Premièrement, les gens dans la région touchent le corps mort pendant les funérailles à cause de la culture. Donc, si la personne est morte par l'Ebola, les autres personnes dans la communauté peuvent toucher son corps après cela. La culture permet de partager le virus entre les gens par le corps mort, et elle pose le grand risque de la même maladie pour eux. La culture, c'est très important d'obéir dans la communauté, et ce n'est pas simple à changer. C'est-à-dire que, même si l'OMS ou le médecin dit qu'il ne faut pas toucher le corps mort, la communauté a besoin de beaucoup de temps pour accepter le changement.

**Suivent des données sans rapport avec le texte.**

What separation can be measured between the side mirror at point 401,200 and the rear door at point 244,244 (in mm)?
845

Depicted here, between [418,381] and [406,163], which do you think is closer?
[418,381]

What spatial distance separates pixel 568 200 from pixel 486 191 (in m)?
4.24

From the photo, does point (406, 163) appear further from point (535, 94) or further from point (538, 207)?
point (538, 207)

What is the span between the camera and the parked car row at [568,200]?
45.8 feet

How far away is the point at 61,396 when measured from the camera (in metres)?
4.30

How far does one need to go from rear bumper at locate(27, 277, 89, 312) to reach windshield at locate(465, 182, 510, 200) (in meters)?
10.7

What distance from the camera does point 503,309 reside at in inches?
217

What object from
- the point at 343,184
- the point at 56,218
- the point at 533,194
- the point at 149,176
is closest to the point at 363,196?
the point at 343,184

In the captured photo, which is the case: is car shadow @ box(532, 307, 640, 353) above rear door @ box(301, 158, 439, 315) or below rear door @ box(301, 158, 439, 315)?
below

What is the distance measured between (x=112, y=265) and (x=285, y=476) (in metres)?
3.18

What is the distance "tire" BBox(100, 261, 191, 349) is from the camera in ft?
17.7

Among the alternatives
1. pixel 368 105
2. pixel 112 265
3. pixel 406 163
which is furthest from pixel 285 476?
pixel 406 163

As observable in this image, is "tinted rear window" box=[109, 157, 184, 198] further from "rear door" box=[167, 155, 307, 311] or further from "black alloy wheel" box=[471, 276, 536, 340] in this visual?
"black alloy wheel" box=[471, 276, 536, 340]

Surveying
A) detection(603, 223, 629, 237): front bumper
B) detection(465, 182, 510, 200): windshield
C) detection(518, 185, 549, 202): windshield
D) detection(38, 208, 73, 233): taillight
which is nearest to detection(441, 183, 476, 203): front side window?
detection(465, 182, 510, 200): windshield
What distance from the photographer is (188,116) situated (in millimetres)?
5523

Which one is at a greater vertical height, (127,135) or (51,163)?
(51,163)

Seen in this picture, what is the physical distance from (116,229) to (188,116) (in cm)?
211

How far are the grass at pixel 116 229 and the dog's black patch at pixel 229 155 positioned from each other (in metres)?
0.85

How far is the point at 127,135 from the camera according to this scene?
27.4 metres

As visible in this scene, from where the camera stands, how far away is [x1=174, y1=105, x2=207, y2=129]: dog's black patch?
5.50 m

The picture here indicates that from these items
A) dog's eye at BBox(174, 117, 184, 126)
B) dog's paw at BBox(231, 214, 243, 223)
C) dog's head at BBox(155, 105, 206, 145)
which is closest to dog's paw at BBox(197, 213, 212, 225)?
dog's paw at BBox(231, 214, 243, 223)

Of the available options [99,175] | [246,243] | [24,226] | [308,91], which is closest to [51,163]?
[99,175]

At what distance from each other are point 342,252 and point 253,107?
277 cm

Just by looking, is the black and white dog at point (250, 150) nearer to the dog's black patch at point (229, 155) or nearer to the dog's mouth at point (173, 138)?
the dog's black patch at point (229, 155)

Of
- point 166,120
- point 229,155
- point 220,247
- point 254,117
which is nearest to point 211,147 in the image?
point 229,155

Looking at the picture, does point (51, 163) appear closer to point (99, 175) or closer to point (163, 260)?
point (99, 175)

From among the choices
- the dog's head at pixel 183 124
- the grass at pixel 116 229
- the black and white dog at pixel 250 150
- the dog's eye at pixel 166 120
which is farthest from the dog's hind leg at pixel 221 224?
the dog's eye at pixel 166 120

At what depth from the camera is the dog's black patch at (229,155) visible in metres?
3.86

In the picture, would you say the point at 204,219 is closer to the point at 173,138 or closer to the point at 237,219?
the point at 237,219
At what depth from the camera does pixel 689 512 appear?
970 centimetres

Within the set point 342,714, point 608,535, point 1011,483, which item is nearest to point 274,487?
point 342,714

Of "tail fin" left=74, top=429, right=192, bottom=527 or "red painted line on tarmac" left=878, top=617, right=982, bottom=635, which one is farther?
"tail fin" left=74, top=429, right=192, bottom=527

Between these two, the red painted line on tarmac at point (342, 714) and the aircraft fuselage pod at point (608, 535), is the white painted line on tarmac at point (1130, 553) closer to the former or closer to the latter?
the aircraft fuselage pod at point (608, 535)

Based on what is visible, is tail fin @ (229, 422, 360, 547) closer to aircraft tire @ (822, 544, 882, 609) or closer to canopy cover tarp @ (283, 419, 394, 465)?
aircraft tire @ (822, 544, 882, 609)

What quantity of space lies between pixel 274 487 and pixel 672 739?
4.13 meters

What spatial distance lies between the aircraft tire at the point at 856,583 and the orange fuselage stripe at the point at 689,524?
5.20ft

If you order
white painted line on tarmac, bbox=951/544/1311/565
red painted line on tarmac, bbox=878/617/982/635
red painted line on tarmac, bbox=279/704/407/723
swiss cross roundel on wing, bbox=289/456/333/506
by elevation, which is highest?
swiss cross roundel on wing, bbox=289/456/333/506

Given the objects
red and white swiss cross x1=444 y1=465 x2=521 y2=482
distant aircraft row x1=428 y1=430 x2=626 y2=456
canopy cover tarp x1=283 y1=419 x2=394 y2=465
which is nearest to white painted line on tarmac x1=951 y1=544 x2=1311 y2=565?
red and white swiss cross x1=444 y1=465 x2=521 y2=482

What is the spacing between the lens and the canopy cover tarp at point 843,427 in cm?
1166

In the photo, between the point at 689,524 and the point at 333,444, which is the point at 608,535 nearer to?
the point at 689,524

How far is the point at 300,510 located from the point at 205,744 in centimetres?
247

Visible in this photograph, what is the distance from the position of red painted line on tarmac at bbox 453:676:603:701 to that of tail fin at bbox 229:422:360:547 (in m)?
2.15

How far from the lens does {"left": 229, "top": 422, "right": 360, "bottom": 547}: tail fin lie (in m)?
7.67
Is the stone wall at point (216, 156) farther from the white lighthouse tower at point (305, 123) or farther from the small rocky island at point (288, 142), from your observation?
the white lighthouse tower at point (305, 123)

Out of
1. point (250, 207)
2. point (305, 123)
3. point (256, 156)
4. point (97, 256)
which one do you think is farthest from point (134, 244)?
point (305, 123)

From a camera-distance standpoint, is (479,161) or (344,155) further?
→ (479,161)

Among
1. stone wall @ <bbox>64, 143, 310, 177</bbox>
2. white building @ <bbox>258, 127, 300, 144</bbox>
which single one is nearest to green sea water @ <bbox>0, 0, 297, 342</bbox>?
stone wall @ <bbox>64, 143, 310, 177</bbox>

Deuxièmement, parfois les personnes dans un pays pauvre hésitent à obéir aux méthodes de pratique de santé comme le vaccin et l'hygiène, et elles peuvent refuser la recommandation du médecin ou certains médicaments. Quand j'étais au Malawi dans le sud d'Afrique, il y avait beaucoup de personnes locales qui n'ont pas confiance dans le système de santé dans le pays. Par exemple, une de mes amies m'a dit qu'elle ne veut jamais aller à la clinique parce que les docteurs et les installations médicales ne sont pas bien qualifiés. Elle aussi sait beaucoup d'histoires d'erreurs médicales selon sa famille et ses amis.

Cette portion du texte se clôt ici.